Closed CoCoNuTeK closed 1 week ago

CoCoNuTeK commented 2 weeks ago

Hello there, what would you recommend as the best torch_dtype param?? Given the tradeoffs?? Or was the model trained only using the bfloat16?? Thanks for the answer.

abdulfatir commented 2 weeks ago

@CoCoNuTeK The models were trained with tf32 (a 19-bit CUDA floating point format that's a replacement for fp32). We recommend bf16 for inference, especially if your machine supports that. It should require less memory and be much faster that fp32. Please note that we are talking about the model's parameters (torch_dtype in the pipeline) here. DO NOT cast your time series into bf16 as that may result in loss of information.

CoCoNuTeK commented 2 weeks ago

@CoCoNuTeK The models were trained with tf32 (a 19-bit CUDA floating point format that's a replacement for fp32). We recommend bf16 for inference, especially if your machine supports that. It should require less memory and be much faster that fp32. Please note that we are talking about the model's parameters (torch_dtype in the pipeline) here. DO NOT cast your time series into bf16 as that may result in loss of information.
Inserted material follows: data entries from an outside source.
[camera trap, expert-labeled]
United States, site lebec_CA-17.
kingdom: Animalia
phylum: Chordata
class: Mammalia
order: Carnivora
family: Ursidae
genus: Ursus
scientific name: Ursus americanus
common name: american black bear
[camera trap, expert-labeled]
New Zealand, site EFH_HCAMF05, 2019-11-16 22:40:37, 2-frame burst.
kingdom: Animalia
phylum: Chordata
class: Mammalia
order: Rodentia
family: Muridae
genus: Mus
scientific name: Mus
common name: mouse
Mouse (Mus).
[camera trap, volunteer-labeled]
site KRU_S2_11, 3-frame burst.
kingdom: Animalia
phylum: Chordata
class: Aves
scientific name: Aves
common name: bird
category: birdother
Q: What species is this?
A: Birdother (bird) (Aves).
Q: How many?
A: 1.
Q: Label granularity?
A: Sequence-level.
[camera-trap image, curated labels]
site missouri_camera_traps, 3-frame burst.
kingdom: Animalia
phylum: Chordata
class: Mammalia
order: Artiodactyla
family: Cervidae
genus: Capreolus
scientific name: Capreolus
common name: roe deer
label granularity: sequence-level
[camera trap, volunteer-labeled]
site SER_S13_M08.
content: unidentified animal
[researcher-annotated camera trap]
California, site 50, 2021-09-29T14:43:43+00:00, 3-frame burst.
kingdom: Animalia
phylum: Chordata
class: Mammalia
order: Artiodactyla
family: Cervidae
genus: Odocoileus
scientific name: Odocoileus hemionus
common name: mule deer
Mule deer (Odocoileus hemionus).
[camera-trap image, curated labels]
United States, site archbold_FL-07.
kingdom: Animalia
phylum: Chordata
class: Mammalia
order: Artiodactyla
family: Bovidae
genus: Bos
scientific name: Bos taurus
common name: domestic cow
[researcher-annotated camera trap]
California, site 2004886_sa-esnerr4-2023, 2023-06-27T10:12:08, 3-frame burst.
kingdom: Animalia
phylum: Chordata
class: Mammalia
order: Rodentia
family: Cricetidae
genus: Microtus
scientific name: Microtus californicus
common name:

Ah, okay so i just keep my datapoints in format as they are, so if its stock data, i just feed them in as is, thanks for the info. And for the finetuning part should I use bf16 aswell?

abdulfatir commented 2 weeks ago

For fine-tuning, the recommended settings are in the training script which uses tf32 for training. Of course, you're free to experiment with other dtypes and hyperparameters.

P.S.: I don't want to constrain your creativity but please be mindful when applying a univariate pretrained model such as Chronos to stock data, which is often heavily influenced by external factors. :)

CoCoNuTeK commented 2 weeks ago

For fine-tuning, the recommended settings are in the training script which uses tf32 for training. Of course, you're free to experiment with other dtypes and hyperparameters.

P.S.: I don't want to constrain your creativity but please be mindful when applying a univariate pretrained model such as Chronos to stock data, which is often heavily influenced by external factors. :)

I mean long term predictions for sure, but some day trading stuff could work if i try 1 tick = 5mins lets say it could find interesting stuff hopefully, i will let you know if you want.